Ancient Peruvian featherwork at the Metropolitan Museum, New York
Feathered Walls: Hangings from Ancient Peru, is an installation comprising twelve spectacular feather panels made by the Wari people of southern Peru, on view in the Department of the Arts of Africa, Oceania, and the Americas at the Metropolitan Museum of Art until 2 March 2014.
Many of the panels are carbon-14 dated between about 600 and 1000 AD. Made of finely woven cotton cloth and measuring approximately 2.1 x 0.6m (7′ x 2′) on average, the panels are completely covered with the small iridescent body feathers of the blue and yellow macaw in a bold design of large rectangles. They rank among the most luxurious and unusual works created by textile artists in Peru prior to the Spanish conquest in 1532.
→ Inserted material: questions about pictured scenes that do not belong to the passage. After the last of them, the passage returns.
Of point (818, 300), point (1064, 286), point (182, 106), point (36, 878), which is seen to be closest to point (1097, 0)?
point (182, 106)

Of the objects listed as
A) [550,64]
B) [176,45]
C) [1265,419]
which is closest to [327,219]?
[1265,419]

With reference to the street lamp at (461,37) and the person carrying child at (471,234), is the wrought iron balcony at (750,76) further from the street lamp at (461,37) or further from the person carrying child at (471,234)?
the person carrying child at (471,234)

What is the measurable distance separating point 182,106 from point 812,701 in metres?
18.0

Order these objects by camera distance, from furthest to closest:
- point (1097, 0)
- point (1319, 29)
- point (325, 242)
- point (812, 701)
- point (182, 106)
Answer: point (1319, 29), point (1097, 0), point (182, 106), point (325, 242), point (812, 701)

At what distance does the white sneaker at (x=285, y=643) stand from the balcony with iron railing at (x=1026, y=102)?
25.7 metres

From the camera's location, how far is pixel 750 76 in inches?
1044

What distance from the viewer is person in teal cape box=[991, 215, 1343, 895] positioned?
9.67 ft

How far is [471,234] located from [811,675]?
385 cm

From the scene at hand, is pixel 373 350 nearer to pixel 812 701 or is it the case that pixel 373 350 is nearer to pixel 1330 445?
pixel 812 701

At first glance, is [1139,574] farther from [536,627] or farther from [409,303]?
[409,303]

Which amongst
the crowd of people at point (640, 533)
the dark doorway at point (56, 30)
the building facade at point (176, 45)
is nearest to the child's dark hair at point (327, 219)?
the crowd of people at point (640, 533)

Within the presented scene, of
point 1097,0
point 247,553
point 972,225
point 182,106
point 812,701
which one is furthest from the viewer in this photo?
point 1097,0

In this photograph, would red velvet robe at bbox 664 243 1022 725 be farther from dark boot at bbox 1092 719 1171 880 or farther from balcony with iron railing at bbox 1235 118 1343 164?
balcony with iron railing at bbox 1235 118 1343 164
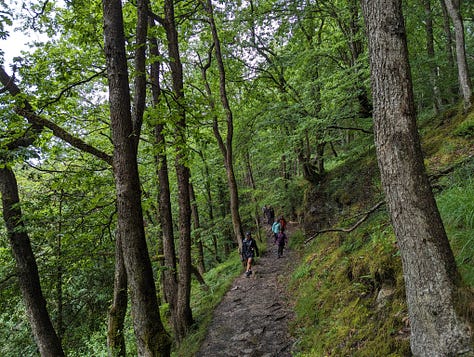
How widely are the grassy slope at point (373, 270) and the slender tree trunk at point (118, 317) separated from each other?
14.0 ft

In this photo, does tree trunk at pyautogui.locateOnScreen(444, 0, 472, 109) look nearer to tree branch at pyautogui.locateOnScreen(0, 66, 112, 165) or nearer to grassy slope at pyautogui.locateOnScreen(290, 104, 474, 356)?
grassy slope at pyautogui.locateOnScreen(290, 104, 474, 356)

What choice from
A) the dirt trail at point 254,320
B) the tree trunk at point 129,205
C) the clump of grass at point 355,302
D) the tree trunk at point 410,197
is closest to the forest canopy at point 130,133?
the tree trunk at point 129,205

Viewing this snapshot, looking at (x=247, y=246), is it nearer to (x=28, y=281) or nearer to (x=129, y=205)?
(x=28, y=281)

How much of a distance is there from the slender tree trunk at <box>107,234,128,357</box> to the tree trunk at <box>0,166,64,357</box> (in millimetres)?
1140

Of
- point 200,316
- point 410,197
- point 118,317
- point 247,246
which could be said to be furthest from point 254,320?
point 410,197

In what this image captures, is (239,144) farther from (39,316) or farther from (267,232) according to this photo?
(267,232)

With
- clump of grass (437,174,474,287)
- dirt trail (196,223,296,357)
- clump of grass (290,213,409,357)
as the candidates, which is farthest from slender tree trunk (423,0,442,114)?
dirt trail (196,223,296,357)

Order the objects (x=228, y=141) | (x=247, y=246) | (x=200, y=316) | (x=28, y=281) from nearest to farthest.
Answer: (x=28, y=281), (x=200, y=316), (x=247, y=246), (x=228, y=141)

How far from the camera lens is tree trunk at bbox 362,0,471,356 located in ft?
8.89

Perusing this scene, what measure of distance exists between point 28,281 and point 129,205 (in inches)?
184

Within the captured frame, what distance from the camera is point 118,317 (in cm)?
738

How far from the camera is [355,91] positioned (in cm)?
859

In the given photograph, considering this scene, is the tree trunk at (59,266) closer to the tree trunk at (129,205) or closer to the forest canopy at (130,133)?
the forest canopy at (130,133)

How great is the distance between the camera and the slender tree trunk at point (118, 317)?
720 centimetres
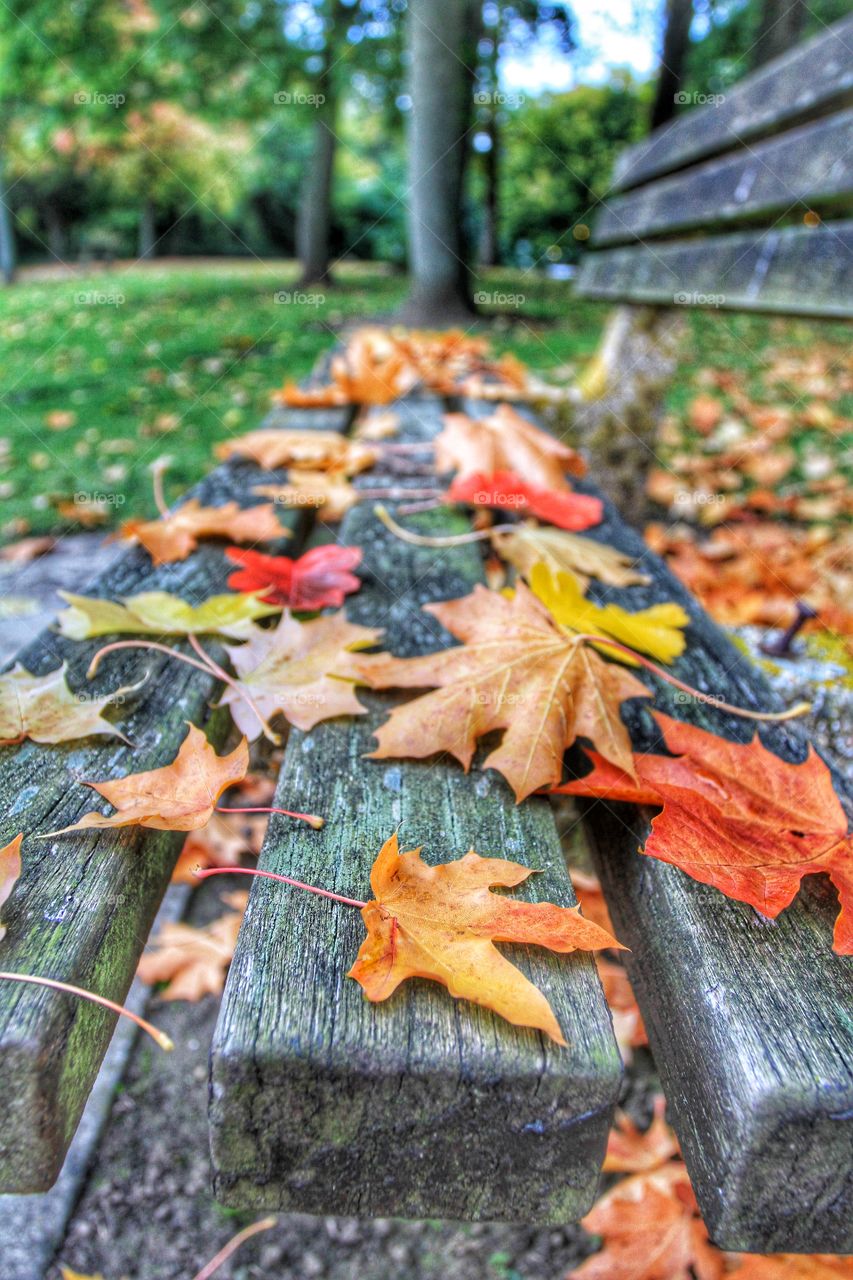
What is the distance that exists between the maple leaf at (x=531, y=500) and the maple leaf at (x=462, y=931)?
847 mm

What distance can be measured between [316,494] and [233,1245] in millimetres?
1288

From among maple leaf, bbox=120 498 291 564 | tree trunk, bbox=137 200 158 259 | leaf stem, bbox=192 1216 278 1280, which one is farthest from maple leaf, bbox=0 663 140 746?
tree trunk, bbox=137 200 158 259

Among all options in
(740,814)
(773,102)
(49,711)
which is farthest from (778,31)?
(49,711)

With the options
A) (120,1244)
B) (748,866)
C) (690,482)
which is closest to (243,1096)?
(748,866)

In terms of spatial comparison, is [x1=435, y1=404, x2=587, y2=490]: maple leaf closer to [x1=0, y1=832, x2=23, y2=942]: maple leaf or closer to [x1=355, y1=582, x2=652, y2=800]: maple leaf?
[x1=355, y1=582, x2=652, y2=800]: maple leaf

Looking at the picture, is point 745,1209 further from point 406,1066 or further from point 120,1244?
point 120,1244

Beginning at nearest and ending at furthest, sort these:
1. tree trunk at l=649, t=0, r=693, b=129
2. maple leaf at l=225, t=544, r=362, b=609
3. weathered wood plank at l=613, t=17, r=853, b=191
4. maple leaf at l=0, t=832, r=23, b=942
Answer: maple leaf at l=0, t=832, r=23, b=942, maple leaf at l=225, t=544, r=362, b=609, weathered wood plank at l=613, t=17, r=853, b=191, tree trunk at l=649, t=0, r=693, b=129

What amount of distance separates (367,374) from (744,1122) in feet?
6.79

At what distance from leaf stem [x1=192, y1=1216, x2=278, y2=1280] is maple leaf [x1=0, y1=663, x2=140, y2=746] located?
3.30 ft

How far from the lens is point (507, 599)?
1.05m

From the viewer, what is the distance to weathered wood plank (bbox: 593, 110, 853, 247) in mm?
1483

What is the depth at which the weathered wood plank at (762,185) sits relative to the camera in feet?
4.87

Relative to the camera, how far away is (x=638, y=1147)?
1463mm

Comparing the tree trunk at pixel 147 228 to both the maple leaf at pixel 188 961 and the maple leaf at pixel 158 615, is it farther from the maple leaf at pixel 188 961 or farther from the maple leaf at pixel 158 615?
the maple leaf at pixel 158 615
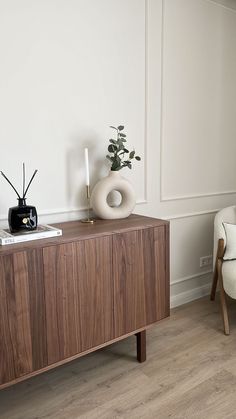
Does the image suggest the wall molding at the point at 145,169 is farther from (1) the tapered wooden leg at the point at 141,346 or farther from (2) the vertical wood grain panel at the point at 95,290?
(1) the tapered wooden leg at the point at 141,346

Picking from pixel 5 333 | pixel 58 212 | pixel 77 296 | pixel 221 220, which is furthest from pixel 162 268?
pixel 5 333

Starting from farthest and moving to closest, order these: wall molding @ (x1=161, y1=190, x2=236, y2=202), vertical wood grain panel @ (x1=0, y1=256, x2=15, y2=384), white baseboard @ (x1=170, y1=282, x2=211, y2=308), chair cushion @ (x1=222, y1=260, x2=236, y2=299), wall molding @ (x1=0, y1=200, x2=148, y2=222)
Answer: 1. white baseboard @ (x1=170, y1=282, x2=211, y2=308)
2. wall molding @ (x1=161, y1=190, x2=236, y2=202)
3. chair cushion @ (x1=222, y1=260, x2=236, y2=299)
4. wall molding @ (x1=0, y1=200, x2=148, y2=222)
5. vertical wood grain panel @ (x1=0, y1=256, x2=15, y2=384)

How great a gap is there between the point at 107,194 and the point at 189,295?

The panels were reportedly part of a group of 96 excavated in 1943 by local people near the village of La Victoria in the Ocoña Valley, where it joins with the Churunga Valley on the far south coast of Peru. The find is considered the largest discovery of feather arts in ancient Peru. Said to have been found rolled up in large ceramic jars decorated with mythological imagery, many of the panels are very well preserved. Ten of them were acquired by Nelson A. Rockefeller in the 1950s and bequeathed to the Met in 1979.